1616: Thejo Kote

Reilly Brennan
1616: Mobility ideas for the near term
3 min readOct 26, 2015

Thejo Kote is the co-founder and CEO of Automatic. He subscribed to FoT in March 2015.

1) What change do you want to see in the world of mobility by the end of 2016?

The automotive industry moves too slowly to affect any substantive change by the end of next year — that’s just the nature of a legacy hardware business that keeps its software on lockdown. But the technology to make iterative but significant improvements to driver behavior, driver safety, and vehicle compliance already exists. It’s just a matter of commitment and implementation.

If there’s anything to be learned from the recent Volkswagen scandal, it’s that emissions compliance can’t be left to automakers, legislators, and testing companies. The ability to remotely keep tabs on vehicle efficiency and emissions isn’t a lofty goal — it’s achievable with existing technology. And it’s inexpensive to boot.

Using the onboard diagnostics port, a mobile phone, and a data connection, we can find out exactly how a vehicle is performing in a range of conditions, and do it all in real-time. If an anomaly — or worse — is discovered, the data can be transmitted instantaneously to alert both the driver and any governing body. Over time, patterns will emerge, problems identified, and fixes deployed. And all it takes is a willingness on the part of both automakers and owners to strive to do better.

This same technology could have a more immediate impact on driver safety by reducing the number of people who are seriously injured or die in car crashes when help doesn’t arrive in time.

Between the onboard diagnostic data and the ubiquity of accelerometers built into smartphones, we can detect if a significant crash has taken place that could result in injuries, alerting first responders and emergency services more quickly and efficiently. Some automakers already provide this, but the fact that it hasn’t been standardized — or required by law, like seat belts, airbags, ABS, traction control, and soon, back-up cameras — isn’t just shortsighted, it’s negligent.

If the technology exists to save lives — both in the short-term (crashes) and long-term (emissions) — and we don’t make the effort to implement it across the broadest swath possible, we’re not living up to our potential and embracing our abilities. They may be small, iterative improvements, but the outcomes could be revolutionary.

2) If you had to drop everything right now and build something that had the greatest impact on mobility, what would it be?

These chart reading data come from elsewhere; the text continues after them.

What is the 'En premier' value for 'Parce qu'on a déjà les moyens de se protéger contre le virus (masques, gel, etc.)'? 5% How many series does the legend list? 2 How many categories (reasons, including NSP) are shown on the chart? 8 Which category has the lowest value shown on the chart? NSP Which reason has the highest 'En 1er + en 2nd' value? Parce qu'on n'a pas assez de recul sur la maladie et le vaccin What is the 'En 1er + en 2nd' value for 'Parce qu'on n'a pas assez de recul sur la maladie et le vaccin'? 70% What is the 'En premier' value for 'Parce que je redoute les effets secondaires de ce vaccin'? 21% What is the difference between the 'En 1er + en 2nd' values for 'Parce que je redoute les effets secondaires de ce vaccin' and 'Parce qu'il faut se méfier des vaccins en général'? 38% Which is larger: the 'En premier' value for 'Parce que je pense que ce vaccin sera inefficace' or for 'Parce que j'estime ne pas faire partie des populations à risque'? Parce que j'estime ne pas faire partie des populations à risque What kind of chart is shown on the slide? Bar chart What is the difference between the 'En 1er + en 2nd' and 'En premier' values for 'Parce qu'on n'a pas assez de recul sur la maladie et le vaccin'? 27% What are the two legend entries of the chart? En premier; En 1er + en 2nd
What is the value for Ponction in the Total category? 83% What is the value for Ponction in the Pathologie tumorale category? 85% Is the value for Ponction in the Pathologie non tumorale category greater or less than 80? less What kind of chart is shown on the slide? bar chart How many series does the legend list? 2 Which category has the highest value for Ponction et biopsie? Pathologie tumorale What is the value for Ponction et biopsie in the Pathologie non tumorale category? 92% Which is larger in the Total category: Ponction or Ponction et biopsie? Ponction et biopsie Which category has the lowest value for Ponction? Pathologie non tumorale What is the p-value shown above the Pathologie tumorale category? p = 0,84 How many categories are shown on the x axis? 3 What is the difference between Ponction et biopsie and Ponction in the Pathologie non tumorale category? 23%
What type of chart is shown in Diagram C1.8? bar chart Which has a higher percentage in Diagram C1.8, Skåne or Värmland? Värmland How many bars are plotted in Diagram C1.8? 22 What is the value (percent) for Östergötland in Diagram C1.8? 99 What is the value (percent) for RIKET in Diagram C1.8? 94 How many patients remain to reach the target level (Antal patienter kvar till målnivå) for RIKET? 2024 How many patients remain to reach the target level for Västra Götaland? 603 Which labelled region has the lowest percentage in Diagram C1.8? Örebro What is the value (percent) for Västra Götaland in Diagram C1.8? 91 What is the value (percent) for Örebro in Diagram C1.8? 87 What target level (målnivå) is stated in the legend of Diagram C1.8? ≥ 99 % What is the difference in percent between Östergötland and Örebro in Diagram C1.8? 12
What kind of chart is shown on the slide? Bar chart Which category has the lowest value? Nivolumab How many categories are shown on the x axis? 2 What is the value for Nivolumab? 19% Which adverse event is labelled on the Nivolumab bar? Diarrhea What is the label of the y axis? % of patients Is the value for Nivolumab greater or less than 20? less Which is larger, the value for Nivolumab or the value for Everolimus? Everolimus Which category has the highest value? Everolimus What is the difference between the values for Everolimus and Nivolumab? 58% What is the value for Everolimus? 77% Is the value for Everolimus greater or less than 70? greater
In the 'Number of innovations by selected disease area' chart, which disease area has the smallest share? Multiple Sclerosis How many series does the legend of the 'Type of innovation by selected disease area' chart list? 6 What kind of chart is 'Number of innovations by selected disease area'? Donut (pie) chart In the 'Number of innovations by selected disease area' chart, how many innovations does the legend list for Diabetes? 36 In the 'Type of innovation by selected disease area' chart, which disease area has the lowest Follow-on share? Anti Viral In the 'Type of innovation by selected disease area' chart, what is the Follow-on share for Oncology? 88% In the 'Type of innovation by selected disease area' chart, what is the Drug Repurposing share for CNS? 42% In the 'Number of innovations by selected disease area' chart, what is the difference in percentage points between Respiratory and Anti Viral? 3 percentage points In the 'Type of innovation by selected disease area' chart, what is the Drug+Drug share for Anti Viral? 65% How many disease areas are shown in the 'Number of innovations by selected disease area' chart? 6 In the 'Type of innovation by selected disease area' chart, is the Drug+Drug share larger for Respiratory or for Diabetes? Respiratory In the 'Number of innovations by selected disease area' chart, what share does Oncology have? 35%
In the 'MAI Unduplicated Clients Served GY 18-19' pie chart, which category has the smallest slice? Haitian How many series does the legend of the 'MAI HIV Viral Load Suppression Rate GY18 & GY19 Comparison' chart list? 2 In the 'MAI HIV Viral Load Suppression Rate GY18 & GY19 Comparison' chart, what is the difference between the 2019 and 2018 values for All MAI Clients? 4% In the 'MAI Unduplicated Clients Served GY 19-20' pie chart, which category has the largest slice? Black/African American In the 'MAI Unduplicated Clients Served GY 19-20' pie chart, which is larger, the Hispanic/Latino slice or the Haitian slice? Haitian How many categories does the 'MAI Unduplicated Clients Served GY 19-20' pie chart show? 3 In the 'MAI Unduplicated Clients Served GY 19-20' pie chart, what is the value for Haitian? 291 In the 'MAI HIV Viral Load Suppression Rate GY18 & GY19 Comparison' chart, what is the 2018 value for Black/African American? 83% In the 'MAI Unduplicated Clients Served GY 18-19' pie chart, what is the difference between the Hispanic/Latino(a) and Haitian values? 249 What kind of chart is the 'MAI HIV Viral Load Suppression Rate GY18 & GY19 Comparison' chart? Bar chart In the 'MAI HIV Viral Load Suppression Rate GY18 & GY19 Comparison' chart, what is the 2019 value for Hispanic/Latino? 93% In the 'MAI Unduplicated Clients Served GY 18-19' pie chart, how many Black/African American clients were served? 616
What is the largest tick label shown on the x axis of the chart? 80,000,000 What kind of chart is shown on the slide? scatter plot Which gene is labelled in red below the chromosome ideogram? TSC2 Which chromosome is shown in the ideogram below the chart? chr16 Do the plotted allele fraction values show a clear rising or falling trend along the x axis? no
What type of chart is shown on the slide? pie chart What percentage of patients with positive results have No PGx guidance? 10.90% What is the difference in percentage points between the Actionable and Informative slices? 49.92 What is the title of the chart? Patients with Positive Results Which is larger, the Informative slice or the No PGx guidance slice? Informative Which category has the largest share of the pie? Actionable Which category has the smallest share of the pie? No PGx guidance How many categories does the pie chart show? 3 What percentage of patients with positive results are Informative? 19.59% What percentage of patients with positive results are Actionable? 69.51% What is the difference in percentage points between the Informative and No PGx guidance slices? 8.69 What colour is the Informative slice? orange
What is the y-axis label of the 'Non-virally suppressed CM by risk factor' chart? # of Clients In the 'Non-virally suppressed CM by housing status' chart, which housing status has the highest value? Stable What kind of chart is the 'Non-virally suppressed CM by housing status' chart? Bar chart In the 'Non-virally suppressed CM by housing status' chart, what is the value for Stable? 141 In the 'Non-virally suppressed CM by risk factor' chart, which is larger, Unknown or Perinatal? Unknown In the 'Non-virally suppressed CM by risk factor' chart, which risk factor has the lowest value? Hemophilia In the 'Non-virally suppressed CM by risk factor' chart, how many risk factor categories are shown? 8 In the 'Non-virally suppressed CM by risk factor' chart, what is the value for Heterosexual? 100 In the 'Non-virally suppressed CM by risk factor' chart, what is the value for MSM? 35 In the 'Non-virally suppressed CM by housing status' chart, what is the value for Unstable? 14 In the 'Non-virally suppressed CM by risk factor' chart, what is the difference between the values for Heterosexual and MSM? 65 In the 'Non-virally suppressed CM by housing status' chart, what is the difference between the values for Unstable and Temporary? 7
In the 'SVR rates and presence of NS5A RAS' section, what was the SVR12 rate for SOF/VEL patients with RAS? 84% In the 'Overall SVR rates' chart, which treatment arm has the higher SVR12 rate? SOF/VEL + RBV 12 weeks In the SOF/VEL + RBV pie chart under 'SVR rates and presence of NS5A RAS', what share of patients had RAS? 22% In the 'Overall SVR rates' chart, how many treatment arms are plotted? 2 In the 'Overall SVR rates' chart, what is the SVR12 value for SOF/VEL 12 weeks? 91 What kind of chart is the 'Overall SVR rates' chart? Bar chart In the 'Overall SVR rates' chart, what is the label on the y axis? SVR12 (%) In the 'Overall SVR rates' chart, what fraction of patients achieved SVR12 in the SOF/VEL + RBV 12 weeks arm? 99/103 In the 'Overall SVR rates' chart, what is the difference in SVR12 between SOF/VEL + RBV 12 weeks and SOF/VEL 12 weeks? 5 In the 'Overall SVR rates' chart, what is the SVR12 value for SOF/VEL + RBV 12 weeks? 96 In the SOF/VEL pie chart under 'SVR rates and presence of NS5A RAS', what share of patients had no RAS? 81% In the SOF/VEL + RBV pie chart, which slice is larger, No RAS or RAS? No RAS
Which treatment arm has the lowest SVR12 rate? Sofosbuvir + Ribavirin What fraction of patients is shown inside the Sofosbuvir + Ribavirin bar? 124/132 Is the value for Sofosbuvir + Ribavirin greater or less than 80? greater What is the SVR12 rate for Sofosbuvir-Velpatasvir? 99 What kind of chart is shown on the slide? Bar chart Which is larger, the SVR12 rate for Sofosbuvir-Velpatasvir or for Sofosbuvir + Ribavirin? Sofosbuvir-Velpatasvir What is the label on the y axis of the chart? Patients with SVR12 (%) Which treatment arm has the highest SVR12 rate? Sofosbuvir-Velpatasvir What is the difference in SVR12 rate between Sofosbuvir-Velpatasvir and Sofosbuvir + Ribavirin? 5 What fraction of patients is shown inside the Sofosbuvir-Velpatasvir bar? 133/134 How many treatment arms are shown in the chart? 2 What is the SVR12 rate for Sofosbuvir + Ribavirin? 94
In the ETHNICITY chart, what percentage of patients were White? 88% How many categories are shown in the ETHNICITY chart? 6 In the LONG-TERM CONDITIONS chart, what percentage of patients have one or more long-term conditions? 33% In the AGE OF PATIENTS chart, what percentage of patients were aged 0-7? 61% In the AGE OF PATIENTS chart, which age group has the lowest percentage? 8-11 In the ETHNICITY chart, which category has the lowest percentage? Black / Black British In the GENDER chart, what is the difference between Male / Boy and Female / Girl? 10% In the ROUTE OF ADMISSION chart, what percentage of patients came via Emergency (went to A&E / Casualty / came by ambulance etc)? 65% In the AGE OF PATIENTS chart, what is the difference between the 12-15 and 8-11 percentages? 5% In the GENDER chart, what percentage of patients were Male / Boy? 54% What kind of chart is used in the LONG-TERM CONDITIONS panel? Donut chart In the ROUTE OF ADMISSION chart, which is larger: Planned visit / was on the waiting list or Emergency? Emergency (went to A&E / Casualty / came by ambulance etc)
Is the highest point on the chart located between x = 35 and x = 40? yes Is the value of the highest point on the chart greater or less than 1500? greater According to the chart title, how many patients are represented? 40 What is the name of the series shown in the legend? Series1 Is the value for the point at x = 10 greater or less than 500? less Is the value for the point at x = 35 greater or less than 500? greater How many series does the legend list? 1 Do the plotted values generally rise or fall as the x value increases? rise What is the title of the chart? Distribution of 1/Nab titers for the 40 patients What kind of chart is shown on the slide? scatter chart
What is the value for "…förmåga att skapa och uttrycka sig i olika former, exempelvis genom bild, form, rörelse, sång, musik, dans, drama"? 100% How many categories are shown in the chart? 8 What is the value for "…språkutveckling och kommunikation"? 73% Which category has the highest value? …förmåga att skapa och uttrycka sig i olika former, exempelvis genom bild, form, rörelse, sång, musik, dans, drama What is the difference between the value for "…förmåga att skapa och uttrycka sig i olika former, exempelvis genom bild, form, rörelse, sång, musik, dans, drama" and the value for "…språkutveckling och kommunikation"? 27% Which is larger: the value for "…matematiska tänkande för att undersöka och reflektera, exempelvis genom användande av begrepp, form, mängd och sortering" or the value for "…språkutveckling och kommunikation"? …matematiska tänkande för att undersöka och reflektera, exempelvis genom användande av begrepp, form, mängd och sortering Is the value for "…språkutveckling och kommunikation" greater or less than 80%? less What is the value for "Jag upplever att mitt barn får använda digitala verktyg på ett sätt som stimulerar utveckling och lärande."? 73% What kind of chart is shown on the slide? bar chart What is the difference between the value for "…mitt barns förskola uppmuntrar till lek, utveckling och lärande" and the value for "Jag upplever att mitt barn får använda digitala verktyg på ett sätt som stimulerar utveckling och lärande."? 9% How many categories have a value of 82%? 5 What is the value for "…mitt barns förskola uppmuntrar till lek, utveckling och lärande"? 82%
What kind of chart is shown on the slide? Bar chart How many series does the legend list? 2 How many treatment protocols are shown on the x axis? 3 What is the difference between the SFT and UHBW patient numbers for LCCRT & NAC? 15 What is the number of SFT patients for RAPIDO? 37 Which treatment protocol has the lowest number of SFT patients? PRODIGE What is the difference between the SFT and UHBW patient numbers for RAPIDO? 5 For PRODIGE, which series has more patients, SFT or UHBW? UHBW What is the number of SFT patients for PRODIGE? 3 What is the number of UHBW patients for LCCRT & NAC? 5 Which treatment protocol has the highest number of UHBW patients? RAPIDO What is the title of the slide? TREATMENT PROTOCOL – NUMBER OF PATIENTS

The obvious answer is self-driving vehicles. Nothing will have a greater impact on transportation and mobility than the proliferation of autonomous cars. And there is so much work to do.

People tend to significantly overestimate how quickly we’ll reach full autonomy, but at the same time, they also significantly underestimate the impact these vehicles will have on nearly every aspect of society.

While we’re still decades away from unmanned robocars roaming the streets, the evolution of advanced driver aids are already giving us a glimpse of what’s in store. These are the next waypoints in the roadmap towards a crash-free world, and nothing excites me more than the technology that will help enable that future.

Thejo Kote Bio

Thejo is the co-founder and CEO of connected car startup Automatic.